*** Reading text Section Begins ***
The good, the bad and the ugly: businesses dealing with reviews

27 July 2021 04:20

Dr William van Caenegem
Bond University

Take away tips

  • Defamatory review posts that cause economic loss can generate substantial damages awards, which in circumstances of aggravation can exceed otherwise applicable statutory limits
  • Establishing that visits to a business’s website fell off steeply after a defamatory posting shows a causal link between a defamatory post and subsequent economic loss.
  • The Australian Competition and Consumer Commission (ACCC) website prescribes in detail how a business should deal with reviews to stay on the right side of the Consumer Law.

It is important to a level playing field in business to ensure the integrity of reviews and ratings — that they represent consumer opinions honestly and independently formed and conveyed.

This article examines the topic of reviews from apparent third parties from two angles: what legal recourse a trader has in relation to false and dishonest reviews that denigrate their person and/or their business; and on the other hand, the obligations traders have in relation to falsely complementary reviews. The ACCC explanation of the requirements of the Consumer Law in this regard, “Managing online reviews”1 states that traders in the latter context must take a more proactive role than may commonly be thought.

Policing damning reviews

There are a number of recent cases that have considered the posting of false and denigratory reviews online, in particular by those who have in reality never experienced the services reviewed. They concern “customers” who have posted false reviews on various platforms,2 but what is interesting is that it is the posters not the platforms who have become the target for legal action by the “reviewed” trader.

Getting catty: lies about a wedding planner

In Moy v Isaac,3 a recent Queensland decision (Magistrate’s Court), an Australian wedding planner based in Bali was the target of false Facebook posts by two posters, Isaac and Smith, the latter in fact never having dealt with Ms Moy in person. The posts falsely accused Moy of having attempted to ruin Smith’s own wedding by causing the wedding venue to be cancelled. There was no truth to this. It was possible on the facts that the false reviews were motivated by one of the poster’s desire to see her own wedding planning business in Bali flourish at the expense of Moy’s.

The action was brought in defamation, under the Defamation Act 2005 (Qld), not for misleading and deceptive conduct under the Australian Consumer Law (ACL). There are a number of possible reasons for this, including that the ACL provisions are limited to comments made by those engaged in trade or commerce. A comment made by a competitor might trigger the ACL, but one made by a customer would not.

Magistrate Smith held that the posts were defamatory. The award he granted was in compensation for “injury to [Moy’s] feelings, the stress, embarrassment, humiliation and the damage to her reputation”. The amounts were set at $100,000 against Isaac for general and aggravated damages and $50,000 against Smith for general damages. The aggregation of harm from the multiple posts was taken into account (including the so-called “grapevine effect” referred to in the original social media defamation matter, Mickle v Farley4). Moy had also attempted repeatedly to settle the matter, Isaac and Smith refusing to come to the party. There was no separate quantification of damages in relation to economic losses sustained by Moy’s business.
*** Reading text Section Ends ***
*** Records shown Section Begins ***
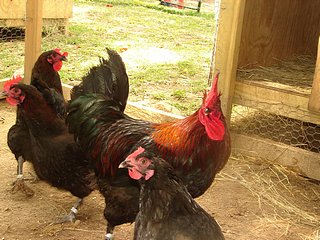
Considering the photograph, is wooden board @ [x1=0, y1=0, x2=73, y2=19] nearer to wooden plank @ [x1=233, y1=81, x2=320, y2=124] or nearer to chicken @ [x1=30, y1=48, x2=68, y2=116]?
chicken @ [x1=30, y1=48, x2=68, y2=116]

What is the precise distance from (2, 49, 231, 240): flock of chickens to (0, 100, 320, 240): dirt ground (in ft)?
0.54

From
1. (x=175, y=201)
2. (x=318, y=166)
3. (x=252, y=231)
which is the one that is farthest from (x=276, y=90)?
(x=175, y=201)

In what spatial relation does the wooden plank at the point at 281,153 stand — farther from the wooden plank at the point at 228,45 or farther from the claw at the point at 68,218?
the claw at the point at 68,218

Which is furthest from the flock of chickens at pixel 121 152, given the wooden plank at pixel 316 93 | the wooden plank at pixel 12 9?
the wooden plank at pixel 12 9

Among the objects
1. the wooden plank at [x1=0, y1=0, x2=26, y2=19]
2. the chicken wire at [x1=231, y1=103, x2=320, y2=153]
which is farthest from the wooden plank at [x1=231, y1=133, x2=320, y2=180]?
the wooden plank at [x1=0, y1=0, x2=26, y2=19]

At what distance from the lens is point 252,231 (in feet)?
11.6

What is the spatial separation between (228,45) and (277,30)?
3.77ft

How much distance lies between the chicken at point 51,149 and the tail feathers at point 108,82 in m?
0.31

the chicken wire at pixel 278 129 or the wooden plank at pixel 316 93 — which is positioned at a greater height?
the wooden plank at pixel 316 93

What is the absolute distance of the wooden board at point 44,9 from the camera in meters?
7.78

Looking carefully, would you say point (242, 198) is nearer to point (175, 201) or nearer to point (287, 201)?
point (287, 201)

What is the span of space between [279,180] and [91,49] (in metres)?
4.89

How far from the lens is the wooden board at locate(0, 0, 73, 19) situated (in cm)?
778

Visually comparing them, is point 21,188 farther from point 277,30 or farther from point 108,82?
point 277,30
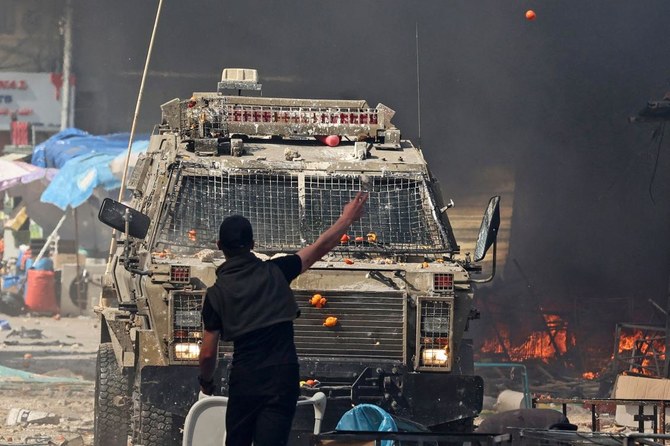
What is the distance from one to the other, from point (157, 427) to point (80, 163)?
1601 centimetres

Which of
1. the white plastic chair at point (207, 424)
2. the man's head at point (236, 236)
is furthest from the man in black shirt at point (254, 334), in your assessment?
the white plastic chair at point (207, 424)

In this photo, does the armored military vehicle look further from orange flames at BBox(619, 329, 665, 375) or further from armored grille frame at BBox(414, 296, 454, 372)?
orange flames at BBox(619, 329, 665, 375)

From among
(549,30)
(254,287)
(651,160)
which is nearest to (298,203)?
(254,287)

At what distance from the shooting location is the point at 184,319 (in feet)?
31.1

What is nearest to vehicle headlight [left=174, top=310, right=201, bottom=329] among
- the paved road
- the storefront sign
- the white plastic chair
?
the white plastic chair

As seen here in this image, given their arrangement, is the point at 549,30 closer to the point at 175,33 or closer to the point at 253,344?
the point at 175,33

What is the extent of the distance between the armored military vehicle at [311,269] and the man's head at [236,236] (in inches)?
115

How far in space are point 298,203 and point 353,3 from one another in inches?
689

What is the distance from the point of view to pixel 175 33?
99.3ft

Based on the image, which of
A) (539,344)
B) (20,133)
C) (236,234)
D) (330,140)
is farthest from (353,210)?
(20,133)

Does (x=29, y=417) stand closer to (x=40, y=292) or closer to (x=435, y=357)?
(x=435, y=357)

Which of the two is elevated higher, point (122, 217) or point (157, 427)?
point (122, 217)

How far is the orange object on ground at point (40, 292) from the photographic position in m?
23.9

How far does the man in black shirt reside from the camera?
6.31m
*** Records shown Section Ends ***
* [Problem set]:
(1) In the article on businesses dealing with reviews, what amount did the magistrate award against Smith, and for what kind of damages?
(2) Pick up the article on businesses dealing with reviews where it stops, and continue it from its last sentence.

* [Answer list]:
(1) $50,000 for general damages.

(2)
“Gordon [Cheng] brings shame to all lawyers”

In Cheng v Lok5 an apparent client falsely posted on “Google My Business” that Mr Cheng, a solicitor, brought shame to all lawyers and was:

only concerned about how to get most of your money by giving you false and misleading advices, and convincing you to go to court when it is clear that he doesn’t have a case to win.6

This review was also published in Chinese. In reality Mr Cheng was a well-regarded and respected solicitor in the Adelaide community. Lok posted further reviews and also engaged in further exchanges with Mr Cheng via Google My Business where she denied the reality of certain facts.

Lok had in fact never met Cheng who had not acted for her. Google removed the false review on the request of Mr Cheng, an initial complaint being lodged on 12 March 2019, a further complaint on 24 April, and the review finally being deleted on 30 April. However, Lok posted two more such reviews under other names (including of her father). Mr Cheng brought proceedings under the Defamation Act 2005 (SA), which came into effect on 1 January 2006 as did the “Uniform Defamation Laws” of New South Wales, Victoria, Western Australia, Queensland and Tasmania.

The Supreme Court awarded $750,000, the sum being substantial because of the evidence of an immediate impact caused on Mr Cheng’s business — a drop-off of 80% in the number of his clients that coincided relevantly with the defamatory posts, which had been observed by an analyst retained for the purpose. The income of the practice itself fell precipitously in the months immediately after the postings by Lok: evidence was tendered by an accountant that:

In the four month period immediately preceding publication, the business made a net pre-tax profit of $193,801. In the four month period immediately after publication, the business made a net trading loss of -$60,618. This equates to a loss of average monthly gross income of -$51,000 as a result of the publication.7

After the posting of the concerns notice, the summons and the statement of claim on Google My Business, income lifted again. Additionally, and separately from the assessment of the damage to Mr Cheng’s personal reputation, damages were awarded for a loss of the value of goodwill of his business.

Botched surgery claims “plainly untrue”

In Tavakoli v Imisides (No 4) a doctor sued for defamation and for injurious falsehood in relation to some surgical procedures.8 Tavakoli was a plastic surgeon. The defamatory imputations arose:

from a Google review that alleged that the plaintiff charged the first defendant for a buccal fat procedure that he did not perform; that the plaintiff acted improperly in relation to a buccal fat procedure for the first defendant; and the plaintiff acted incompetently in relation to a buccal fat procedure for the first defendant. 9

The allegations were shown to be “plainly untrue”.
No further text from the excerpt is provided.